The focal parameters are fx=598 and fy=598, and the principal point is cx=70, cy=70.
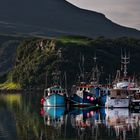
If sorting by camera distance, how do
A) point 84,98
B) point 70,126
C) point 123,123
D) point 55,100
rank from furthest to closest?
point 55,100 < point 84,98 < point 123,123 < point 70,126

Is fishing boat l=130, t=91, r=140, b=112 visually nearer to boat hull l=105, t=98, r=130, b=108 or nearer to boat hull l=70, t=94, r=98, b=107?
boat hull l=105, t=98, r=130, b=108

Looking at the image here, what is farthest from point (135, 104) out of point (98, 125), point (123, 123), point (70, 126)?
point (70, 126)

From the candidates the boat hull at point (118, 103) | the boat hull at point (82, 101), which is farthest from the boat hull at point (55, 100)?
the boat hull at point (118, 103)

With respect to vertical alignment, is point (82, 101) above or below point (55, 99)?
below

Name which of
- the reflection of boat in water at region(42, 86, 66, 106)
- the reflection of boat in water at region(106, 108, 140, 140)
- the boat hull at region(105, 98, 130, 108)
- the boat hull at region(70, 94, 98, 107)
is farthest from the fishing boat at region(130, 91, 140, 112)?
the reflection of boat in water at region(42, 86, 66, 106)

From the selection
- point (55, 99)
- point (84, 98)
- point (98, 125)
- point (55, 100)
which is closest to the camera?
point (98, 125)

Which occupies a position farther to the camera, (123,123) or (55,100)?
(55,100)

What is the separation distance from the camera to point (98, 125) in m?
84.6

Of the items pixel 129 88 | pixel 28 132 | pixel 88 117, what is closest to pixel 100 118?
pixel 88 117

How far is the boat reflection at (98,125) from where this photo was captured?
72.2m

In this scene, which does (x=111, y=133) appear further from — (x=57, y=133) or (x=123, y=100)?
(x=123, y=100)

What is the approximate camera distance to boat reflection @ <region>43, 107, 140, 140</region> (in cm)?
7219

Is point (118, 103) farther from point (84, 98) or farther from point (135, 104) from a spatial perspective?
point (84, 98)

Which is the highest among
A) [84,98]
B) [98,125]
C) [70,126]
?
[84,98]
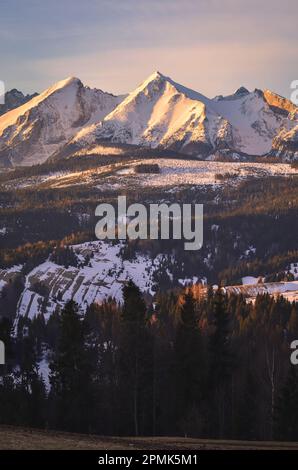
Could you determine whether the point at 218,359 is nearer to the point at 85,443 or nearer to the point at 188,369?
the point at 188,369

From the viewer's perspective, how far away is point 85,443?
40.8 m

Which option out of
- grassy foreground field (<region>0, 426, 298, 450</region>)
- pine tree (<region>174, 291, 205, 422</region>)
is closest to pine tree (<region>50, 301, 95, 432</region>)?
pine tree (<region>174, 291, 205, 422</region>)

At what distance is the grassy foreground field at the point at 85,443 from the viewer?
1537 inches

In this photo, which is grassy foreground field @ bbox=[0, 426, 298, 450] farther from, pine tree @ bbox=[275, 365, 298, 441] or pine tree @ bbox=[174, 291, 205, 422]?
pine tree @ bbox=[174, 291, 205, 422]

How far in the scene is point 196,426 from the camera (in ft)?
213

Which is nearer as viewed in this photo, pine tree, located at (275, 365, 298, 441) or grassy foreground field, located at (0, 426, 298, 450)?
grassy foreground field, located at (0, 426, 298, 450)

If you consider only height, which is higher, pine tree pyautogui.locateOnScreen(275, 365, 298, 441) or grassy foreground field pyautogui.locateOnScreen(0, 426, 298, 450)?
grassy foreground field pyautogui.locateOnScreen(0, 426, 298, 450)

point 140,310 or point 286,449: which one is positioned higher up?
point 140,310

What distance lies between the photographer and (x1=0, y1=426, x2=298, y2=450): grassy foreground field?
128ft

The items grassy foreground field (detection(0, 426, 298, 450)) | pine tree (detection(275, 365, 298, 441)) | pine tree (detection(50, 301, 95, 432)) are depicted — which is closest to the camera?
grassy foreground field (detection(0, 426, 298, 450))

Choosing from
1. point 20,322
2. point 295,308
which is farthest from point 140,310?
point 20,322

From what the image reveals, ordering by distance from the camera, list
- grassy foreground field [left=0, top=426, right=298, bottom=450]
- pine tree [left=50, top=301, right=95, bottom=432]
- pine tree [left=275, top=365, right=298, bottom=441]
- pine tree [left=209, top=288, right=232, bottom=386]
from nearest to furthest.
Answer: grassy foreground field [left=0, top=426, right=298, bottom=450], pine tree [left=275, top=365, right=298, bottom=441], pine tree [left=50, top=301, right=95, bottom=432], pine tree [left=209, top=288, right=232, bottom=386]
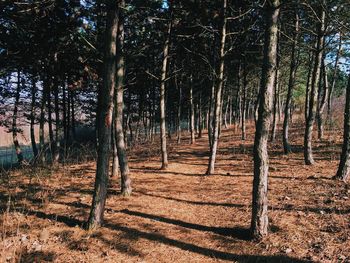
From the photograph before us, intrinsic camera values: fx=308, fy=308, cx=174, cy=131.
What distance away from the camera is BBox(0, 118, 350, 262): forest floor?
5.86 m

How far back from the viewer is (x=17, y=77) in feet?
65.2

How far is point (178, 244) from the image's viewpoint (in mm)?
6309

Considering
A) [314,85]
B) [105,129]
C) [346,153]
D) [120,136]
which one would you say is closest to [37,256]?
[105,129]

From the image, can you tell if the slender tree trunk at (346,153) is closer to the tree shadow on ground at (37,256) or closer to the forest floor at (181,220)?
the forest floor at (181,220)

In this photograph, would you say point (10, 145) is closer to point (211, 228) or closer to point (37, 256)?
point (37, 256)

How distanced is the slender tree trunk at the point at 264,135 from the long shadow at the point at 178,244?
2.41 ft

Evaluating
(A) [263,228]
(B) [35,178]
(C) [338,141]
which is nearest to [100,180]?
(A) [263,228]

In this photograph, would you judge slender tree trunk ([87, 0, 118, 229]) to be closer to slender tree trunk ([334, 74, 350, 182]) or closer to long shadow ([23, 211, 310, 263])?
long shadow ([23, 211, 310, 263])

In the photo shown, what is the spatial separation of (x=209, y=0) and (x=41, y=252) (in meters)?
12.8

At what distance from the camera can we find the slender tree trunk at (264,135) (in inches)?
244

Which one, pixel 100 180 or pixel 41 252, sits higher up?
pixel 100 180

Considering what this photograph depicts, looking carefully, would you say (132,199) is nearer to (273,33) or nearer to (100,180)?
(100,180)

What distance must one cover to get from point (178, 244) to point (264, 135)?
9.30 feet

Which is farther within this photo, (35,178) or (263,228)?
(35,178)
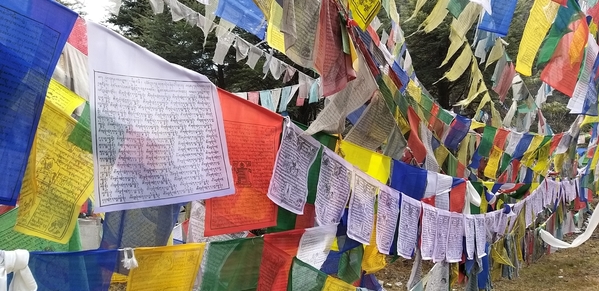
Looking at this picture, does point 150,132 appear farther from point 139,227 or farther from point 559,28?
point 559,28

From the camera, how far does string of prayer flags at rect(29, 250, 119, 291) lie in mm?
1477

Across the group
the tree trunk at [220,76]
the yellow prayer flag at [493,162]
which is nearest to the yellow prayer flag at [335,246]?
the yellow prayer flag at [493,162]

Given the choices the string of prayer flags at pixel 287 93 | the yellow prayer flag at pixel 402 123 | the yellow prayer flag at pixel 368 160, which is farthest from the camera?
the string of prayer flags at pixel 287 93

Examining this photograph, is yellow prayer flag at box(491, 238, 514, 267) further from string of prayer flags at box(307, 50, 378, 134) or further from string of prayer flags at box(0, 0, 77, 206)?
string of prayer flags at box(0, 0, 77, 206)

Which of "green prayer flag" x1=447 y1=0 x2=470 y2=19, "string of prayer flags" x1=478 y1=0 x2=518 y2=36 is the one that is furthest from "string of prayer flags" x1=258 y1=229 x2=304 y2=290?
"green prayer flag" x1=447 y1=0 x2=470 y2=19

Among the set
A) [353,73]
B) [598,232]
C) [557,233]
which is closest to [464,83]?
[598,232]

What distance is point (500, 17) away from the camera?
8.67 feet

----

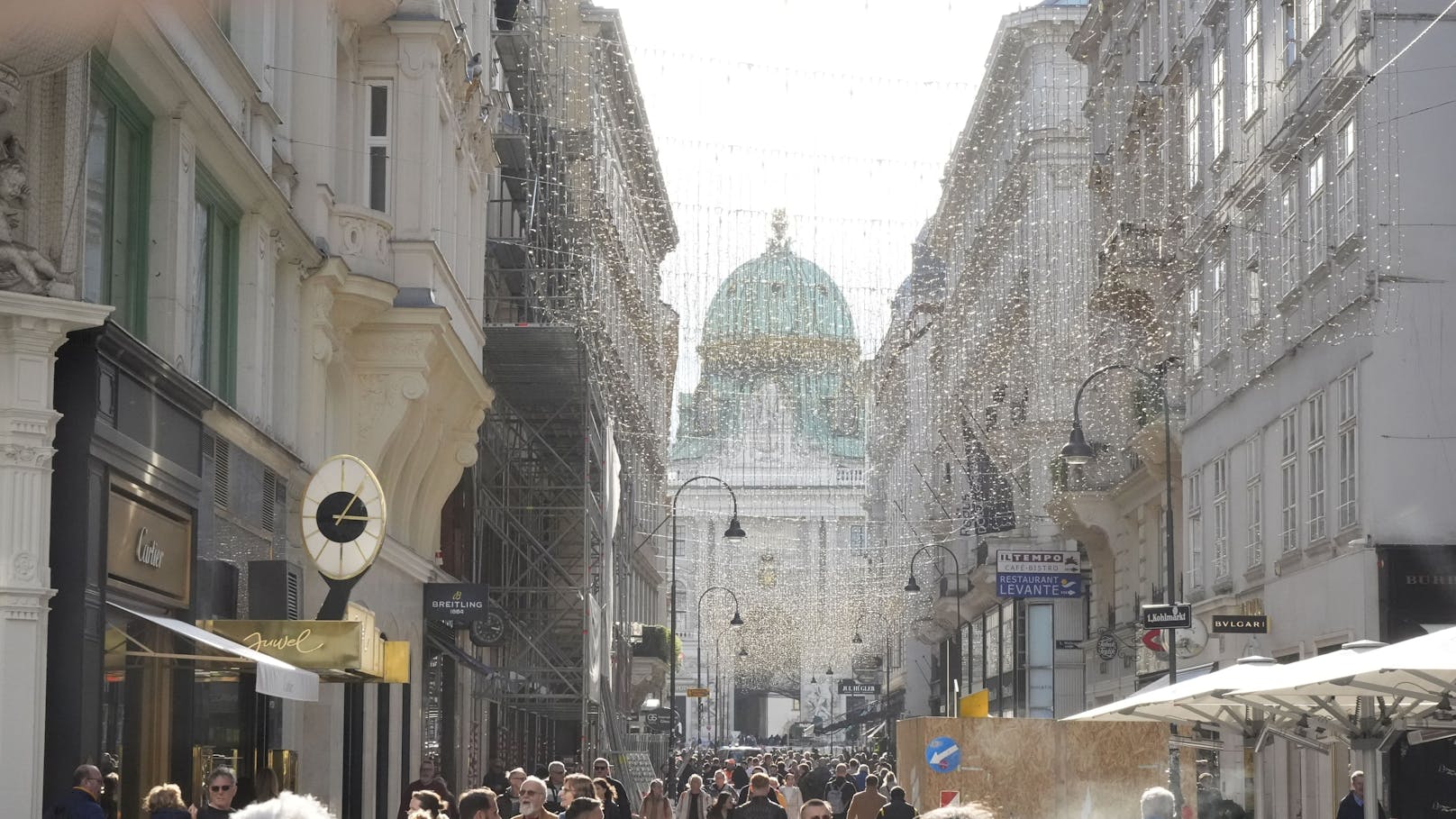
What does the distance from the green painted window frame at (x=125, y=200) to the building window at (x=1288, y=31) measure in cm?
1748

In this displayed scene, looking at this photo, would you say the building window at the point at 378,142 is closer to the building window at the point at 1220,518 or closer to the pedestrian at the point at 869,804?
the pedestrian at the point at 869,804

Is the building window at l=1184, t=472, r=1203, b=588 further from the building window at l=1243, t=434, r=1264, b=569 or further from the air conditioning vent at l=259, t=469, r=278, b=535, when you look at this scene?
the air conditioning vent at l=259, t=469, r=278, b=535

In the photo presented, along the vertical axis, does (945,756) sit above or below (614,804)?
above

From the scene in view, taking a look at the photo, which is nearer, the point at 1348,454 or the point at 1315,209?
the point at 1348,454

----

▸ Written task:
Show every line of the entries above that contains the word "nearer". Case counts.

▸ Response:
Is fishing boat l=130, t=91, r=140, b=112 visually nearer to boat hull l=105, t=98, r=130, b=108 or nearer to boat hull l=70, t=94, r=98, b=107?
Could you determine whether the point at 218,359 is nearer to the point at 85,443 or nearer to the point at 188,369?
Which is nearer as viewed in this photo, pine tree, located at (275, 365, 298, 441) or grassy foreground field, located at (0, 426, 298, 450)?
Considering what this photograph depicts, looking carefully, would you say (132,199) is nearer to (273,33) or nearer to (100,180)?
From the scene in view, taking a look at the photo, which is nearer, the point at 1348,454 or the point at 1315,209?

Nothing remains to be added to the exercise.